Mary Brewster’s journal for her voyage from 1845 – 1848 ended on March 8, 1848 when the Tiger arrived home (Stonington, CT). Mary and her husband, Samuel did not return to sea for their last voyage until June 1848. However, Mary’s journal-writing did not resume until July 13, 1848.
Mary Lawrence’s journal will resume May 1, 1859.
Eliza Williams made sporadic journal entries from Feb. 27 – May 7, 1861.
One of America’s 19th centuries whaling wives was a young woman by the name of Charlotte (Corday) Jernegan. She married Nathan Mayhew Jernegan on July 2, 1852. Charlotte and Nathan didn’t set sail together until four years later. But by the time they were married, he had spent most of his life at sea, both as a child and then as Boatsteerer during the Charles W. Morgan’s first voyage from September 6, 1841 – January 1, 1841-1845. The Niger would be his first command aboard a whaling vessel and she served in that capacity through August 14, 1860.

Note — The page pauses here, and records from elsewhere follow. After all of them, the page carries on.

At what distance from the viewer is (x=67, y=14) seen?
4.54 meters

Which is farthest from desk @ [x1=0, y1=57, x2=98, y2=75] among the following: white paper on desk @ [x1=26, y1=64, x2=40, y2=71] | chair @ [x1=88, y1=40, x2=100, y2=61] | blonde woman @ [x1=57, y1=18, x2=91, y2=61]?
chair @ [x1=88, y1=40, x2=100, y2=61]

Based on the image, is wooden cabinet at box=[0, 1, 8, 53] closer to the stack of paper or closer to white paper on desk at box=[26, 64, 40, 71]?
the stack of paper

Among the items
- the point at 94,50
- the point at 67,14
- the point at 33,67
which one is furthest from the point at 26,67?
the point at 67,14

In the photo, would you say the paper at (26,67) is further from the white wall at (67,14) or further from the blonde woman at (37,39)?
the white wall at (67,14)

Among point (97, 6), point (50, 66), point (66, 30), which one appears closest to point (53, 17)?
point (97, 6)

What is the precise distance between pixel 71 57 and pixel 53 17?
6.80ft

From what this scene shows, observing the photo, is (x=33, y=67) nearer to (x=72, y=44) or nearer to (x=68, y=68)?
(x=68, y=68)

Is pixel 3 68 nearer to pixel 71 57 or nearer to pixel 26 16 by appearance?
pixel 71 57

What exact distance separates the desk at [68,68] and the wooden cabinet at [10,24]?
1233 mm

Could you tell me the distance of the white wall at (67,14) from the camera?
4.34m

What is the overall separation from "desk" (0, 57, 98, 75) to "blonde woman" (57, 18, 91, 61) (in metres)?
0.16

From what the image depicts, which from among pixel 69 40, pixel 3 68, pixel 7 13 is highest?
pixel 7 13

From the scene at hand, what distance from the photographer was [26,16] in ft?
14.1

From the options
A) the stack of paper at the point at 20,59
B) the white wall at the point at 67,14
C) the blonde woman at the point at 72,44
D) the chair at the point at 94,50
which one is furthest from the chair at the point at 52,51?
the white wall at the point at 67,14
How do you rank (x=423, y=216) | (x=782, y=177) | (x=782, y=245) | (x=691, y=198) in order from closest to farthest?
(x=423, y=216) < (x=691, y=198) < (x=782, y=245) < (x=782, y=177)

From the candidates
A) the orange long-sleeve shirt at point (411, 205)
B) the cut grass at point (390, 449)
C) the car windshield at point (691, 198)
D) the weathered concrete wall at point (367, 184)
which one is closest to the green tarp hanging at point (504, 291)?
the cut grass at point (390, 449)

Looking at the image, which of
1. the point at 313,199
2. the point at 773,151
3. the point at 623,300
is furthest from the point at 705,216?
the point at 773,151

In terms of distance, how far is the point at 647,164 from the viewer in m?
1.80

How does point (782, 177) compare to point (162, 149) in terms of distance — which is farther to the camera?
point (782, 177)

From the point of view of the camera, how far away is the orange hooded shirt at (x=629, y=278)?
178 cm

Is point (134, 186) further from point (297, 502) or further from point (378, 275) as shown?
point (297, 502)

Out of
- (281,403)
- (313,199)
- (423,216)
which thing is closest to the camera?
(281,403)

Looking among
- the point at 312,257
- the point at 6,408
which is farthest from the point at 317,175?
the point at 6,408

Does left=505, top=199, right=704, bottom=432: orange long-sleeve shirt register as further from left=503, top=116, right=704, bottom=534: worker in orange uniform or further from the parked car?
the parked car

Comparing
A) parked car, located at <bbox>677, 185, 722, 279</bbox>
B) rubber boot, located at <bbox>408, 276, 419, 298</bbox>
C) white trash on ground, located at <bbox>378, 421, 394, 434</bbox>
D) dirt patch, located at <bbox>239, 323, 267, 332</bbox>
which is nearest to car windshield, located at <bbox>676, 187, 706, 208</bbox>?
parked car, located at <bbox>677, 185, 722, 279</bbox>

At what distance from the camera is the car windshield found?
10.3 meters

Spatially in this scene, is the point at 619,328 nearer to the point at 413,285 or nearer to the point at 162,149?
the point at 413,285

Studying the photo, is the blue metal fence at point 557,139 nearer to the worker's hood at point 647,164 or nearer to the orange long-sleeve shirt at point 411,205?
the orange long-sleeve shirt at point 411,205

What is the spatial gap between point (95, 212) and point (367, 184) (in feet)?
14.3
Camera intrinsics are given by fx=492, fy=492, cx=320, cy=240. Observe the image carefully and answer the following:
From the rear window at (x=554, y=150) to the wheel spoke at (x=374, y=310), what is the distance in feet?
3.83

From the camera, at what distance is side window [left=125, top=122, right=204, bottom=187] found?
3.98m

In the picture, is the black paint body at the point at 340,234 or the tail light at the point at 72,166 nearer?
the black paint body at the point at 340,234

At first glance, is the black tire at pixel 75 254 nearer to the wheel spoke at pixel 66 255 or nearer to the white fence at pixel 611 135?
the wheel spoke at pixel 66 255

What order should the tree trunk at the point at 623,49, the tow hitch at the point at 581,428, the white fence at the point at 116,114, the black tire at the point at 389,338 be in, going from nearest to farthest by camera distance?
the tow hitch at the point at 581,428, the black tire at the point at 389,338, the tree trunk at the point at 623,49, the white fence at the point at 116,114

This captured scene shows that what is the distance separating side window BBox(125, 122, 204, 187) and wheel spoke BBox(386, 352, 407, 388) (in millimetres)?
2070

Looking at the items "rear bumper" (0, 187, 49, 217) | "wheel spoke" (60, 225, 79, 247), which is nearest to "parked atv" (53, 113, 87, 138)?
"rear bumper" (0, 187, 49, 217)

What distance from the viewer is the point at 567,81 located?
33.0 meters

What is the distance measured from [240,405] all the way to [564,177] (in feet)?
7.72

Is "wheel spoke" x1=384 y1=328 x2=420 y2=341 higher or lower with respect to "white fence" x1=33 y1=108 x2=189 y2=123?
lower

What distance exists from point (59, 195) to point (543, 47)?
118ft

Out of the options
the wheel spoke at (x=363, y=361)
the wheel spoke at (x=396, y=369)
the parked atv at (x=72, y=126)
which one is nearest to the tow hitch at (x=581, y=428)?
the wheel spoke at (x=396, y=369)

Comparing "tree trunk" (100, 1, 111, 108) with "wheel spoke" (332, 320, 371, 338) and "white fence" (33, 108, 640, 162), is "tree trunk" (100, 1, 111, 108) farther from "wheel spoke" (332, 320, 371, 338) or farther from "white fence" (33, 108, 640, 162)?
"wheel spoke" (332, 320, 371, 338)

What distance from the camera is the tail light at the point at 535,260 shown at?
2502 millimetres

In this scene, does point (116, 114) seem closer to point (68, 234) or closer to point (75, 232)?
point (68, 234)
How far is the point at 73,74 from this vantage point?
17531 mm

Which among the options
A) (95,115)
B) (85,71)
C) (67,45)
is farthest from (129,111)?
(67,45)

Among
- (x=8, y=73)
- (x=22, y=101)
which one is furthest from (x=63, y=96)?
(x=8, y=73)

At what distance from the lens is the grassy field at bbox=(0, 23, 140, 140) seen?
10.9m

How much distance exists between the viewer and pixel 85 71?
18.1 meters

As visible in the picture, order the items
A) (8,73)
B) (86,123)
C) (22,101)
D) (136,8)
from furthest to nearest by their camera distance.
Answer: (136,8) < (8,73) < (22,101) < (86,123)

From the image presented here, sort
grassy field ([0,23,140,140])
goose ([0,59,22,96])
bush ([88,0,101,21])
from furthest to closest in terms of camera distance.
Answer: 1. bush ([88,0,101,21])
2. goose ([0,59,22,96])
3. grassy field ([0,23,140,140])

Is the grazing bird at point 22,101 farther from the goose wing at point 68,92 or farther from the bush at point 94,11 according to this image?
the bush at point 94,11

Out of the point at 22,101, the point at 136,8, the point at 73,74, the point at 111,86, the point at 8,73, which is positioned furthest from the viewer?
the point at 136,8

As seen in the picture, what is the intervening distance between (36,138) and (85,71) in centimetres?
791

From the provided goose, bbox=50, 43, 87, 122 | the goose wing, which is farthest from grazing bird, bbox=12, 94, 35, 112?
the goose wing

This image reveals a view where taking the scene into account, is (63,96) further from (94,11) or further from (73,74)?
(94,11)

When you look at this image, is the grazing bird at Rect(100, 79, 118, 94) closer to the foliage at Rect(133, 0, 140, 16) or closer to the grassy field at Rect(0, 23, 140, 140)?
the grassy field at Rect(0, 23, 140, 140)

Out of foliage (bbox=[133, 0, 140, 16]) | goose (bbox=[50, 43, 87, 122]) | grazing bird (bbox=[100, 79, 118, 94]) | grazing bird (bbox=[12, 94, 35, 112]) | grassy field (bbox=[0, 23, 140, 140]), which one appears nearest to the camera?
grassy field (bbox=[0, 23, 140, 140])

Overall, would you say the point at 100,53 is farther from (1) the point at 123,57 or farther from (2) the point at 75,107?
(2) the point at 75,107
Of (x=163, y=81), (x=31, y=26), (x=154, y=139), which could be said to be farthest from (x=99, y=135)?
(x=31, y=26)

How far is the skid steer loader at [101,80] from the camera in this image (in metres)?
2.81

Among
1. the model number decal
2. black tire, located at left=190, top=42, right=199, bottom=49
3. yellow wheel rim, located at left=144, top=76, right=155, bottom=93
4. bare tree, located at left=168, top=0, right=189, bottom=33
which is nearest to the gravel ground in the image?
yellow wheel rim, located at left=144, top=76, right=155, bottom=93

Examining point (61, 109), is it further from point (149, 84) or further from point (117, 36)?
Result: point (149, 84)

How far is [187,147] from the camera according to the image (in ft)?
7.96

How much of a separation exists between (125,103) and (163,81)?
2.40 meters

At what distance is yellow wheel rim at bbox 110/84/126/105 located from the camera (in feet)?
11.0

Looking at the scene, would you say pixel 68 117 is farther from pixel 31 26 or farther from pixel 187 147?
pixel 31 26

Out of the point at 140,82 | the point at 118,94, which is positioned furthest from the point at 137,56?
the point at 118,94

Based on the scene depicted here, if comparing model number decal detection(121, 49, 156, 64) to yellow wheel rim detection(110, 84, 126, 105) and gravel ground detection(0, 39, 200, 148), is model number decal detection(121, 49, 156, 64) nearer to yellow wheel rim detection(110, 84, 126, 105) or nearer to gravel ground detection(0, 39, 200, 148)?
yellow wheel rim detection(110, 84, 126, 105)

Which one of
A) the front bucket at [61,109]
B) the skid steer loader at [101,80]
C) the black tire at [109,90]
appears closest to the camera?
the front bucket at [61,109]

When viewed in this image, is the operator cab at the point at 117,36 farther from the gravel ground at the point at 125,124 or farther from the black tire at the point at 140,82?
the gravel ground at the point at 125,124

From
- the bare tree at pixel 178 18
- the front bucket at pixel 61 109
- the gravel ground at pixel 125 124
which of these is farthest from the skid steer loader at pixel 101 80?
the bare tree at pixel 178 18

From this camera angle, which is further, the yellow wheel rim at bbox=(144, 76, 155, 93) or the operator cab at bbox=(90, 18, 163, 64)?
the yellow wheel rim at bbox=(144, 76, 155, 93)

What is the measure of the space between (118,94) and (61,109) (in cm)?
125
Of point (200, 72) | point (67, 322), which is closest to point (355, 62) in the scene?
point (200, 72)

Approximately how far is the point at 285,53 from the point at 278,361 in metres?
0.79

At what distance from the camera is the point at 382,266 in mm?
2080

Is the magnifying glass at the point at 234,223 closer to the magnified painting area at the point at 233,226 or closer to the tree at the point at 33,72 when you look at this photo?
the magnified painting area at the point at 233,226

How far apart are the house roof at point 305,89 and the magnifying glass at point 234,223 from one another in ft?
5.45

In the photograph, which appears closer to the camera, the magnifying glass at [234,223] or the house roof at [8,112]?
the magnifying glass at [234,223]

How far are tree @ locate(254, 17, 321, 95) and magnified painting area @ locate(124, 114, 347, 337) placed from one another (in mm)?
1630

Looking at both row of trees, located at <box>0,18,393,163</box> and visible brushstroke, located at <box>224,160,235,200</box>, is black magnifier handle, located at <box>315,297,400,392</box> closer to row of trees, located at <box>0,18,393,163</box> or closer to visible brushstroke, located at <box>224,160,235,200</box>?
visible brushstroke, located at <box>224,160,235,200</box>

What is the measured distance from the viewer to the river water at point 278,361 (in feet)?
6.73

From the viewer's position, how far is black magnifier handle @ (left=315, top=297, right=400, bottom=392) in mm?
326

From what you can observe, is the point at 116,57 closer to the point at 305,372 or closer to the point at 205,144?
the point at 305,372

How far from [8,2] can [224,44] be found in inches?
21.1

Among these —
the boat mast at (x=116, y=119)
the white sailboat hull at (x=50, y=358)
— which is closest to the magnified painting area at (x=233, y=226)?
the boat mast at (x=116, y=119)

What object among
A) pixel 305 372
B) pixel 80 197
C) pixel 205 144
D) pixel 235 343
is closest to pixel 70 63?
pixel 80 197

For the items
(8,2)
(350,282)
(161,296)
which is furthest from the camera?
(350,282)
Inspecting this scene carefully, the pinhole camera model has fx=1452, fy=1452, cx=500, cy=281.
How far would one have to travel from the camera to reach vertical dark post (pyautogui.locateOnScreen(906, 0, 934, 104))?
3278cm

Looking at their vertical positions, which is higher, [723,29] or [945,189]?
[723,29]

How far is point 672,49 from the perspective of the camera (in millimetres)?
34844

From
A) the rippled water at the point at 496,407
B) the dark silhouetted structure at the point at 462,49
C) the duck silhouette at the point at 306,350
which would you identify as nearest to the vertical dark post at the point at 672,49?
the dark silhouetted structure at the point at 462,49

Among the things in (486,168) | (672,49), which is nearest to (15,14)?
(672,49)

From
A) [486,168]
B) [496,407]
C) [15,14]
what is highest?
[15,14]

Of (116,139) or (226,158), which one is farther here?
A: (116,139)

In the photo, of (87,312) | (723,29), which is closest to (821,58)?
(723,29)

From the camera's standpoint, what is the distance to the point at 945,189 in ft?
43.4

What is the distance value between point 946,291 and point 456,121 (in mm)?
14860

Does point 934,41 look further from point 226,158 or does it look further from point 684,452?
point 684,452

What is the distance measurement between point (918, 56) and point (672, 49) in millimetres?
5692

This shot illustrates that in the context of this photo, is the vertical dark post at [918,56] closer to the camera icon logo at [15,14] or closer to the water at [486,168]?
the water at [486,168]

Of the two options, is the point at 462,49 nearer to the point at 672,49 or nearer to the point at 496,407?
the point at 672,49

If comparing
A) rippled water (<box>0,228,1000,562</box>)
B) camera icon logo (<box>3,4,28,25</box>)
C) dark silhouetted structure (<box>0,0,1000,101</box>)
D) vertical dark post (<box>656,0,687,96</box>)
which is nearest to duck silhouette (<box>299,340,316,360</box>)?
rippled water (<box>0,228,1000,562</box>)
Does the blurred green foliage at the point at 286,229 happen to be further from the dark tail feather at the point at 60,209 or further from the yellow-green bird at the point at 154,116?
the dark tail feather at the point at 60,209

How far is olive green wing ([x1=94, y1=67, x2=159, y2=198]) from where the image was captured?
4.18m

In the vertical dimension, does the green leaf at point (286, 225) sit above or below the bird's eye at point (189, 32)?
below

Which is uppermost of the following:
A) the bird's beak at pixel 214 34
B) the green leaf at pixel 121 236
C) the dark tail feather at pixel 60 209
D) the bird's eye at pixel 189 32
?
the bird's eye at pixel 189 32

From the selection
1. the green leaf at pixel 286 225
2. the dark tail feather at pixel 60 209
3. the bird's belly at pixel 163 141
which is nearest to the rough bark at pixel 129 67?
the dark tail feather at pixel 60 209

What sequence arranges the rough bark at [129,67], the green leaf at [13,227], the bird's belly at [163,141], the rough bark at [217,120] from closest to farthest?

Between 1856 and 1860, ladies fashions changed drastically. Once the Niger had docked at New Bedford in 1860, Nathan set off down the street to settle accounts, while Charlotte remained on board to dress in her best for her arrival on shore. As a captain’s wife she intended to look her best. She donned a lovely rustling taffeta silk with an enormous hoop skirt (as had been fashionable when she left shore four years previously). However, after Nathan completed his business and returned to the ship, he said to his wife, “I don’t know what it is, hanged if I do, but the women ashore look different — they aren’t dressed the same.” Charlotte was curious and asked pointed questions, but Nathan couldn’t clarify what “different” meant, and so Charlotte summed up his lack of response to a typical males’ disinterest in the specifics of women’s fashions. A carriage was summoned to take Charlotte and her son uptown. As they rattled up the cobbled hill, Charlotte quickly realized what Nathan had meant as “different” – eyeing all the ladies along the street she realized that hoop skirts had gone out of fashion during her forty-six months in the Pacific – much to her chagrin – she was wearing an obsolete style that could NOT be disguised, hidden or bound as the cab carried her up to Parker House (a hotel). True to form, however, as so many captains’ wives were, Charlotte was forced to rely upon her ingenuity to make the best of an awkward situation. Quickly and expertly, and I might add, she was approaching her final month of pregnancy, she rid herself of the hoops and abandoned them in the hack and took off her enormous bonnet, and hung it casually over her arm. Holding up her superfluous skirts, she stepped out of the cab and negotiated the curb, landing well, but while trying to walk through the passage of Parker House, she tripped over the excess fabric of her skirt and almost fell. Needless, to say, it was not long before she went on a major shopping spree to update her wardrobe, so that when they arrived home on Martha’s Vineyard, she was attired in the height of fashion wearing a linen suit and pancake hat.